→ **Activity**:
Return all of the data exactly as written, without the pictures.

→ **Data to process**:
----
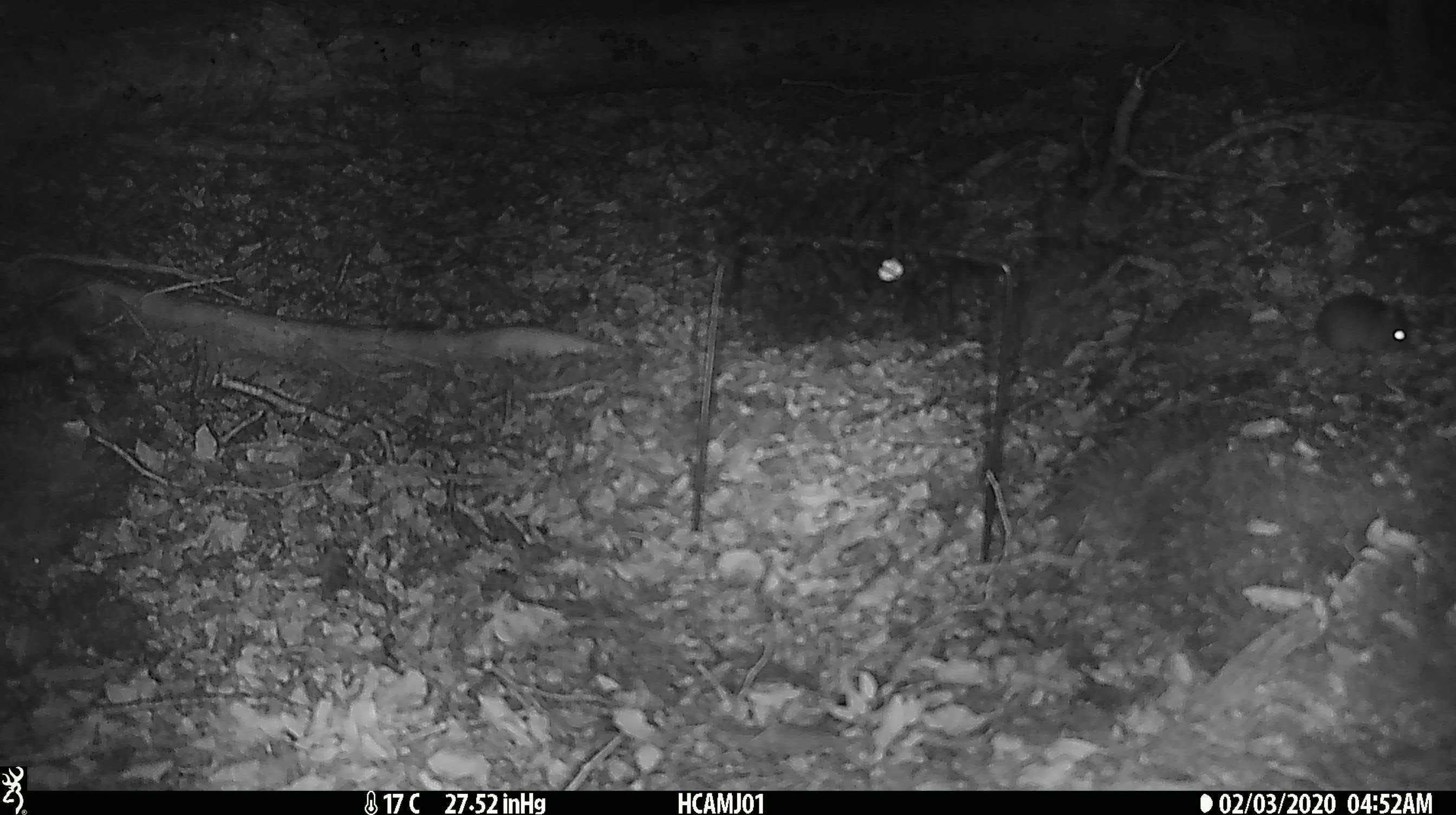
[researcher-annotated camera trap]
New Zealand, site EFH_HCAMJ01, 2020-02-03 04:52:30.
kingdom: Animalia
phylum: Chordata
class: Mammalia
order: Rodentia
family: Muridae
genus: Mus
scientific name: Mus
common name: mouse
----
→ **Expected answer**:
[researcher-annotated camera trap]
New Zealand, site EFH_HCAMJ01, 2020-02-03 04:52:30.
kingdom: Animalia
phylum: Chordata
class: Mammalia
order: Rodentia
family: Muridae
genus: Mus
scientific name: Mus
common name: mouse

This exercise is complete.